American Pharoah goes wire to wow

American Pharoah dominates Belmont Stakes to win Triple Crown

A wonderful thoroughbred race horse put America on his back Saturday and took the country for a joy ride.

American Pharoah's name may be misspelled, but his mission and his magnificence can never be misstated.

This one was for more than just racing fans, or sports fans. It was one of those moments that, if only for a short time, transcends our daily lives.

American Pharoah won the Triple Crown. A sentence saying anyone had accomplished the feat hadn't been typed in 37 years.

Somewhere, the ghosts of Sir Barton, Gallant Fox, Omaha, War Admiral, Whirlaway, Count Fleet, Assault, Citation, Secretariat, Seattle Slew and Affirmed were nodding.

American Pharoah joined their elite club by firing out of the gate, despite getting caught leaning a bit backward as it opened, and then going immediately to the lead and playing catch-me-if-you-can.

Obviously, they couldn't.

He faced a field of seven others. There is no way to know what level of class existed in that group. If any of them were truly great, American Pharoah would have been greater. It's just the way it was, and has been all season, for the Ahmed Zayat-owned, Bob Baffert-trained, Victor Espinoza-ridden equine superstar.

Espinoza got to the head of the stretch at this massive Belmont track, in this ultra-challenging 1 1/2-mile test for a 3-year-old, and peaked under his arms. First left, then right.

"I was looking for them," he said. "I was wondering where they were, if they were coming."

Seeing that only Frosted was anywhere within range, Espinoza turned his head to the front and urged American Pharoah with the reins. Poor Frosted. He was instantly iced.

Espinoza's action spoke louder than any words: "OK, big guy. Let's get this finished."

It was like lighting the fuse on a rocket.

And it turned the run for home into the ultimate showcase, a perfectly timed massive celebration, directly in front of a massive and loving crowd. There was no doubt who was going to win, or how. There was no question that everyone who had come to see this, a capped crowd of 90,000, were seeing everything for which they had hoped and prayed.

It was history, and they were witnesses to it. If they cashed their winning tickets, they ought to be ashamed. Few will. They will remember this one in their heart and put its evidence on a special shelf. Maybe light a candle near it.

This was their modern-day Secretariat. American Pharoah won by 5 1/2 lengths, not 31. Didn't matter. The sport had waited so long, and its fans had hoped so deeply, that just doing it, achieving it, was more than enough. Secretariat's run down the Belmont home stretch was awe inspiring. So was American Pharoah's.

☆ ☆ ☆ ☆

* **TO BE DONE**:
Can you copy out the Belmont Stakes article from the passage that opens with the words containing "He faced a field" through the one that closes with "Espinoza-ridden equine superstar.", replacing "equine superstar" with "thoroughbred champion"?

Stored data entries
☆ ☆ ☆ ☆

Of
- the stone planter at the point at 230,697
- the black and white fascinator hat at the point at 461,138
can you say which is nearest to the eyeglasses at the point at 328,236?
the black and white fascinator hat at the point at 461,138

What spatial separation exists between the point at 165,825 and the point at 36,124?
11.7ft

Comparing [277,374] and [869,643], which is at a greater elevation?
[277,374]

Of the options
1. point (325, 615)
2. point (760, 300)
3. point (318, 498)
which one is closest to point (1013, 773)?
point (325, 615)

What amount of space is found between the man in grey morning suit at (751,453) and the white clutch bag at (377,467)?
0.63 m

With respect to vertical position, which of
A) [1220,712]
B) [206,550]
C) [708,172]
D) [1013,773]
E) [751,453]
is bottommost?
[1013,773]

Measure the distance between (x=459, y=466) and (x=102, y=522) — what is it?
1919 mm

☆ ☆ ☆ ☆

* **SOLUTION TO THIS EXERCISE**:
He faced a field of seven others. There is no way to know what level of class existed in that group. If any of them were truly great, American Pharoah would have been greater. It's just the way it was, and has been all season, for the Ahmed Zayat-owned, Bob Baffert-trained, Victor Espinoza-ridden thoroughbred champion.